Oluşa bakılarak eylemim tamamlandığı açıktır. Yani 5237/ 35/1 hükmündeki "teşebbüs" den burada söz etmenin mümkün olmadığını düşünüyorum.(Kişi, işlemeyi kastettiği bir suçu elverişli hareketlerle doğrudan doğruya icraya başlayıp da elinde olmayan nedenlerle tamamlayamaz ise teşebbüsten dolayı sorumlu tutulur). Eylem son aşamasına kadar tamamlanmış ancak kasada para bulunamaması nedeniyle hırsız amacını gerçekleştirememiştir. Yani kasada para olsaydı kolaylıkla bunu alacak durumdaydı. Teşebbüsten ancak şu durumlarda söz edilebilir; örneğin hırsızın, mal sahibinin ya da kolluğun gelmesi nedeniyle ya da başka bir sebeple korkarak KASAYI AÇAMADAN oradan uzaklaşması gibi. Kasa açıldığından eylem tamamlanmış olup teşebbüsten söz etmek olası değildir.
Devrim Sinan KARAVELİOĞLU
Konu Devrim Sinan Karavelioğlu tarafından (12-04-2007 Saat 17:14:55 ) de değiştirilmiştir.
Sayın karaavelioğlu size katılamıyorum
Suıçun oluşması için, tüm unsurlarının gerçekleşmesi gerekir. Kasa açılmış ancak i.inden bir şey alınmamıştır. Tek toplu iğne dahi alınsa ya da kasa götürülse hırsızlık suçu tamamlanmış olurdu. Burada mesken mesuniyetini ihlal, mala zarar verme gibi suçlar tamamlanmış ancak, hırsızlık teşebbüs aşamasında kalmıştır.
Nasıl ki, adam öldürmek için tüm icrai hareketler tamamlanıp adam ölmese burda da aynı durum sözkonusu. Öldürmeye teşebbüs ile yaralama arasındaki fark da bu zaten
Sayın Tilli, işlenemez suç olmaz. Sayın karavelioğlu gerekçesini açıklamış. Somut olarak şöyle örnek vereyim:
Eğer kasayı ahşap testeresi ile açmaya çalışırken yakalansaydı, işlenemez suç olurdu
Sayın Türkan Tilli,
Bu konu doktrinde tartışmalı bir konudur.

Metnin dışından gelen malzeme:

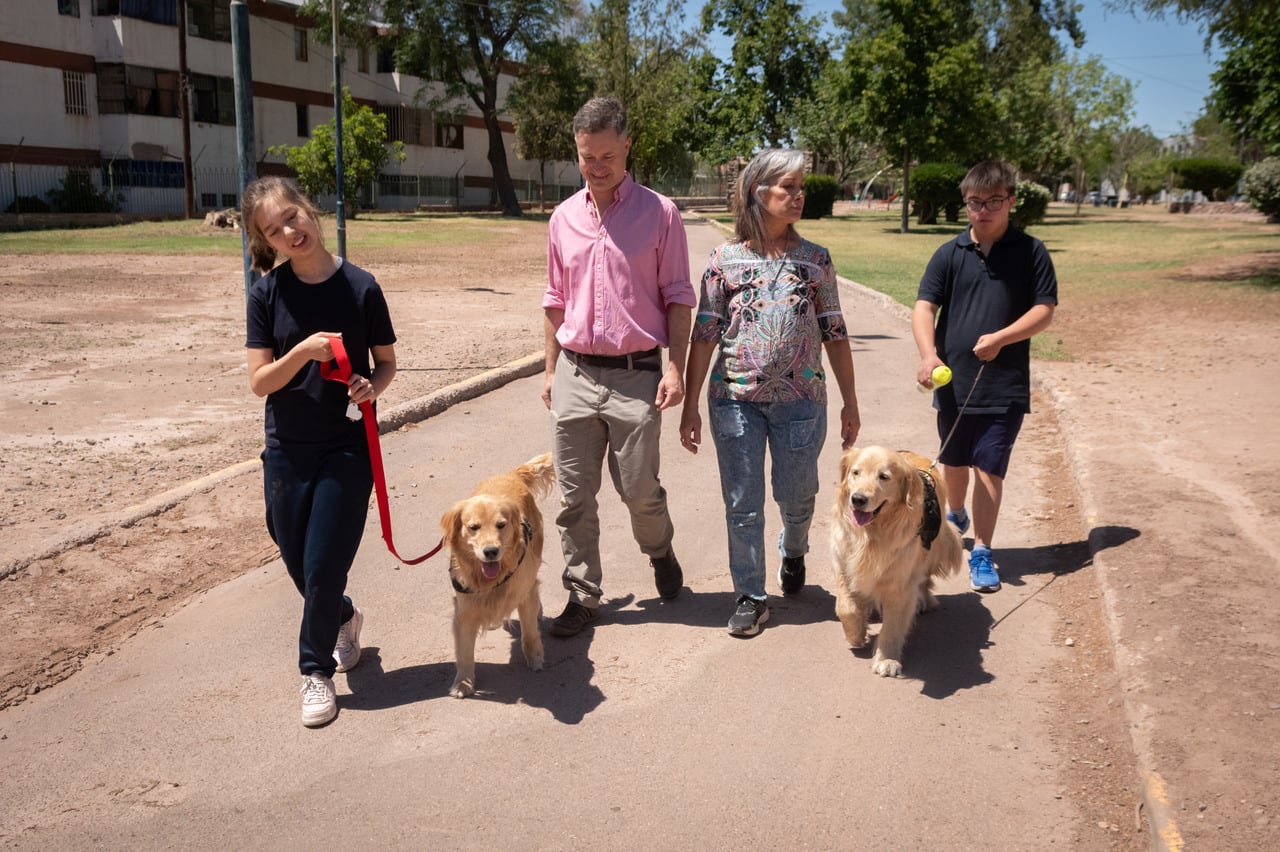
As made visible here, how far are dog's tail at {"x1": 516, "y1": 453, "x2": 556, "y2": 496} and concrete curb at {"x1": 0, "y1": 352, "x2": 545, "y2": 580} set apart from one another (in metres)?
2.66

İşlenemez suça teşebbüs olarak da adlandırılan böyle durumlara ilişkin 3 teori geliştirilmiştir. Objektif teori, subjektif teori ve tehklike teorisi. Tahmin edebileceğiniz gibi objektif teori bu durumlarda failin cezalandırılamayacağını savunur. Subjektif teori ise failin cezalandırılabilmesi için kastın bulunmasını yeterli görür neticenin gerçekleşip gerçekleşmemesi önemsizdir.Tehlike teorisine göre ise failin yaptığı hareket suç konusu üzerinde herhangi bir tehlike yaratmayacaksa ya da tehlike önemli değilse teşebbüs yoktur ve fail cezalandırılamaz. Aksi durumda ise failin cezalandırılması mümkündür
Teoriye ilişkin konuları benimde özet olarak aldığım Prof. Dr. Timur Demirbaş'ın Ceza Genel Hukuku kitabında bulabilirsiniz.

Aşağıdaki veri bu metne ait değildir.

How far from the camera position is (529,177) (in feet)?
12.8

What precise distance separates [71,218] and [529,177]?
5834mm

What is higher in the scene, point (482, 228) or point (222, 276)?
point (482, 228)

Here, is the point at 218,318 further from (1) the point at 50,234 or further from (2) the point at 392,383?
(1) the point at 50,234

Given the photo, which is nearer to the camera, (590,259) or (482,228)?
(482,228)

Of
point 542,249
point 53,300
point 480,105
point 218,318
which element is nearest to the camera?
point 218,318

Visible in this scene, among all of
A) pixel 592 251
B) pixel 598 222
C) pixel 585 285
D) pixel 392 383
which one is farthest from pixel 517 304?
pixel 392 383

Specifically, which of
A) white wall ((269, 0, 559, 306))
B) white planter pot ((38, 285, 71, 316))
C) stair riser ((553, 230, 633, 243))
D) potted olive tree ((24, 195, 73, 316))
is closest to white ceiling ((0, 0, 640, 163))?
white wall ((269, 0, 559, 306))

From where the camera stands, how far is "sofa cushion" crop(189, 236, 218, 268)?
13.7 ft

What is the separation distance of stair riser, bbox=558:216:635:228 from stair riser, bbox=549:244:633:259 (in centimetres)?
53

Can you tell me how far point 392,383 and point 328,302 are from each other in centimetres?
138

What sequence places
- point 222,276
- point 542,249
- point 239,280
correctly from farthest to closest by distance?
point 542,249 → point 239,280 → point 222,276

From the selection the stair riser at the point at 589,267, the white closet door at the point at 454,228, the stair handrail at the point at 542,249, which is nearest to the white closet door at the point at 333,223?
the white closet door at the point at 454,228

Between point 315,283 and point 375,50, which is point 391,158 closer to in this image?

Yargıtay'ın bu konuda eski tarihli bir içtihadı vardır ve bu içtihatta tehlike teorisini kabul etmiştir:
"Hırsızlıkta maddi konu taşınır mal olup suç anında onun varlığı ya da yokluğu eylem sonrası değil eylem öncesi bir değerlendirmeyle her olayın özelliklerini normal insanın deneyimlerine ve benzer olaylarda çoğunlukla görülen durum ve koşullara göre saptanmalıdır. Sanık ve arkadaşlarının girdiği lokanta da masa çekmecesinde para bulunması yukaridaki ölçülere ve ortak deneyimlere göre olağandır. Paranın çekmece de bulunmaması hırsızlığa eksik kalkışma suçunun kabulüne engel değildir" (Y.6.CD. 14.6.1983, 4019/3620)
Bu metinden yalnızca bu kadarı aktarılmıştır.